→ Instructions to follow:
Transcribe the entries from the line with "Judging from this" to the line with "1618 millimetres", keeping each line unchanged.

++++ Task inputs

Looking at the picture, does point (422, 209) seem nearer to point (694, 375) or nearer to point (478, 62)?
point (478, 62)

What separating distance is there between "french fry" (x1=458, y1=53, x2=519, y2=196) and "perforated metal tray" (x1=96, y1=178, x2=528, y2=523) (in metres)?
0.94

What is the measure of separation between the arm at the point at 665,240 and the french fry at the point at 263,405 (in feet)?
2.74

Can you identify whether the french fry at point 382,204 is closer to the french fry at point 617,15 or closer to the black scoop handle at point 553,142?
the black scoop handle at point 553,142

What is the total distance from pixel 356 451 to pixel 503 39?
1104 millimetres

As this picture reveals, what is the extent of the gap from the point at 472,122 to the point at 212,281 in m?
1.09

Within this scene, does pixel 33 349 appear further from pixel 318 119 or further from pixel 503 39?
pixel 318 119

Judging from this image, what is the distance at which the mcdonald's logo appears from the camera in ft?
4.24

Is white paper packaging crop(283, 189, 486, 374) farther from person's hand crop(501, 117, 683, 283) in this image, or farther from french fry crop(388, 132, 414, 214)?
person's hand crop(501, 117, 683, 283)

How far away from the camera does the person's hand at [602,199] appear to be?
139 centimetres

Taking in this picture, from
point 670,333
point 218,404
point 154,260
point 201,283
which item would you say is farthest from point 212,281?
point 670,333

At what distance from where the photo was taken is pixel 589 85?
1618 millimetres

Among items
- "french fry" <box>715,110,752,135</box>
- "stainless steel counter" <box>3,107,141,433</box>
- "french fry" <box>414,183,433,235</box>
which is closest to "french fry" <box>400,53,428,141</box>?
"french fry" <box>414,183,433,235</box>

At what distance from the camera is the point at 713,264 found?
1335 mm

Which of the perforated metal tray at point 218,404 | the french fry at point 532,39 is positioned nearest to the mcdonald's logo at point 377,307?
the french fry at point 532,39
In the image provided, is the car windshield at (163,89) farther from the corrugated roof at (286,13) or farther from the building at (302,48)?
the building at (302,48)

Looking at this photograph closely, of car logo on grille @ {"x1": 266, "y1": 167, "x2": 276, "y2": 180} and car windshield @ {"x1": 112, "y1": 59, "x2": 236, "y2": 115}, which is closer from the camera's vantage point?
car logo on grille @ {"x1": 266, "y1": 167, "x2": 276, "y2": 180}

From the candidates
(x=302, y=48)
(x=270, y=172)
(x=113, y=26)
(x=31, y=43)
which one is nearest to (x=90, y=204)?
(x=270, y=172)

++++++++

→ Solution for this exercise:
Judging from this image, what is the distance at which the mcdonald's logo appears from the camera in ft?
4.24

Is white paper packaging crop(283, 189, 486, 374) farther from person's hand crop(501, 117, 683, 283) in this image, or farther from french fry crop(388, 132, 414, 214)?
person's hand crop(501, 117, 683, 283)

How far away from the camera does the person's hand at [602,199] appear to be?
139 centimetres

Taking in this picture, from
point 670,333
point 218,404
point 154,260
point 201,283
which item would you say is farthest from point 212,281?
point 670,333

At what distance from where the photo was taken is pixel 589 85?
1618 millimetres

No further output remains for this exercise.